Dienstag, den 14. November 2006

ich bin wieder ein ganzer mensch! habe mein lieblingsspielzeug wieder, mit komplett neuem bildschirm, ohne weisse flecken und schatten, und ganz sauber und unzerkratzt. so eine garantie ist schon eine ganz tolle sache. jetzt ist nur noch eine schraube locker, das haben die vergessen zu reparieren, aber das wird morgen noch gemacht.

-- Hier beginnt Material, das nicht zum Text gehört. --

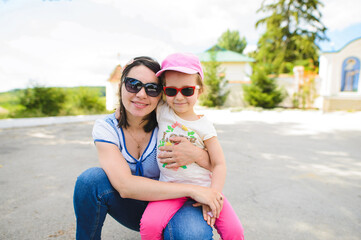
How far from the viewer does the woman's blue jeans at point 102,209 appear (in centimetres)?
122

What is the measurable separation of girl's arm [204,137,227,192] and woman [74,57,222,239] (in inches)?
2.2

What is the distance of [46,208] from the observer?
2.30 meters

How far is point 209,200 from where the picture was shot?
1263 millimetres

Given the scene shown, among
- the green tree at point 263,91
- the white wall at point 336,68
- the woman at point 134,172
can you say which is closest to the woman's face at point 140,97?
the woman at point 134,172

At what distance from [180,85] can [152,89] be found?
18 centimetres

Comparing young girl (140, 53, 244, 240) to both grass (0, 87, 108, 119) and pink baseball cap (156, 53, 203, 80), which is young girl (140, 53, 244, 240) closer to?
pink baseball cap (156, 53, 203, 80)

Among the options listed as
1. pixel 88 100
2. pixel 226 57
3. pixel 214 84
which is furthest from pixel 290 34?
pixel 88 100

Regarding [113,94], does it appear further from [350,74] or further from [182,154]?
[350,74]

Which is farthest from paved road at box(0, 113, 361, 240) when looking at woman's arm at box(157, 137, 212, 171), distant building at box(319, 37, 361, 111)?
distant building at box(319, 37, 361, 111)

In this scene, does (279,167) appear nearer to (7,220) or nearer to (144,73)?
(144,73)

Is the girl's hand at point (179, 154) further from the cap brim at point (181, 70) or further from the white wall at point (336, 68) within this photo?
the white wall at point (336, 68)

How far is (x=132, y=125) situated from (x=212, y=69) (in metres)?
15.4

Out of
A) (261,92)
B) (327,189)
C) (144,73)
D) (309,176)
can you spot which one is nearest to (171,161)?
(144,73)

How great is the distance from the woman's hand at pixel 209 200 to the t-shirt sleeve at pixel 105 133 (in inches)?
23.1
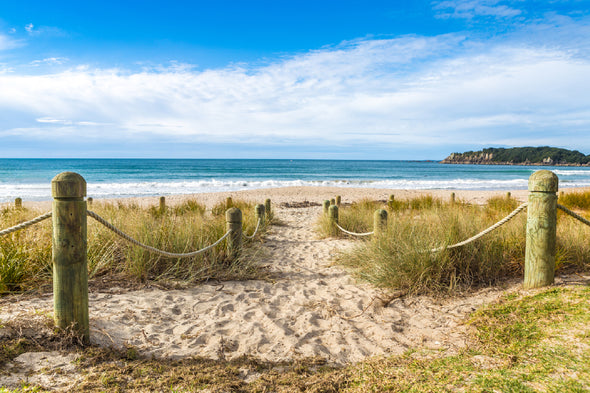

ob das jetzt bedeutet, dass ich auch sonst eine klare sicht und vor allem keine schraube locker habe, sei mal dahingestellt.

narziss.

Dienstag, den 14. November 2006

mittlerweile sehe ich das ganze etwas gelassener. ich fasse es einfach mal als spiel auf, ohne mich gross darum zu kümmern, ob ich denn weiterspielen will oder nicht. der moment soll entscheiden. aufhören könnte ich ja immer, wirklich. auch jetzt sofort. es gibt nichts, woran ich mit ganzem herzen hänge. ich werde einfach sehen, was auf mich zukommt. ich lasse ein wenig vom narzissmus auf mich abfärben und mache genau das, was mich (ja, mich!) glücklich macht. aber massvoll. zu viel ist blöd. und ich bin ja nicht umsonst auf narzissen extrem allergisch.

benommene blödheit.

Sonntag, den 12. November 2006

ok, ich bin wirklich blöd. ich mache tatsächlich das gegenteil von dem, was ich mir vornehme und noch viel mehr. aber jetzt ist schluss. denn: es ist nicht wirklich gut. nachher droht ein grosses loch zum dreinstürzen (und zwar auf ganz andere weise, wie’s mir mit dir auch schon passiert ist, da war ich jeweils betrübt, dass die welt nicht immer so schön sein kann) weil ich’s im nachhinein nun irgendwie total überflüssig finde, was geschehen ist und mich frage, warum ich das mache; auch wenn’s vielleicht ein bisschen mehr als nur ein bisschen schön und nicht alles völlig daneben war. aber etwas grundlegendes fehlt halt, und das hatte ich eigentlich schon vorher nur allzu gut gewusst.

kein freier freitag.

Freitag, den 10. November 2006

zu opfer gefallen der vielen arbeit, sprich der texerei.
ansonsten: totale verwirrung und somit echt keine ahnung was als nächstes kommt.
ich versuch vielleicht mal klug zu sein. mal sehen.
und: ich versuche morgen wegzufahren, trotz regen.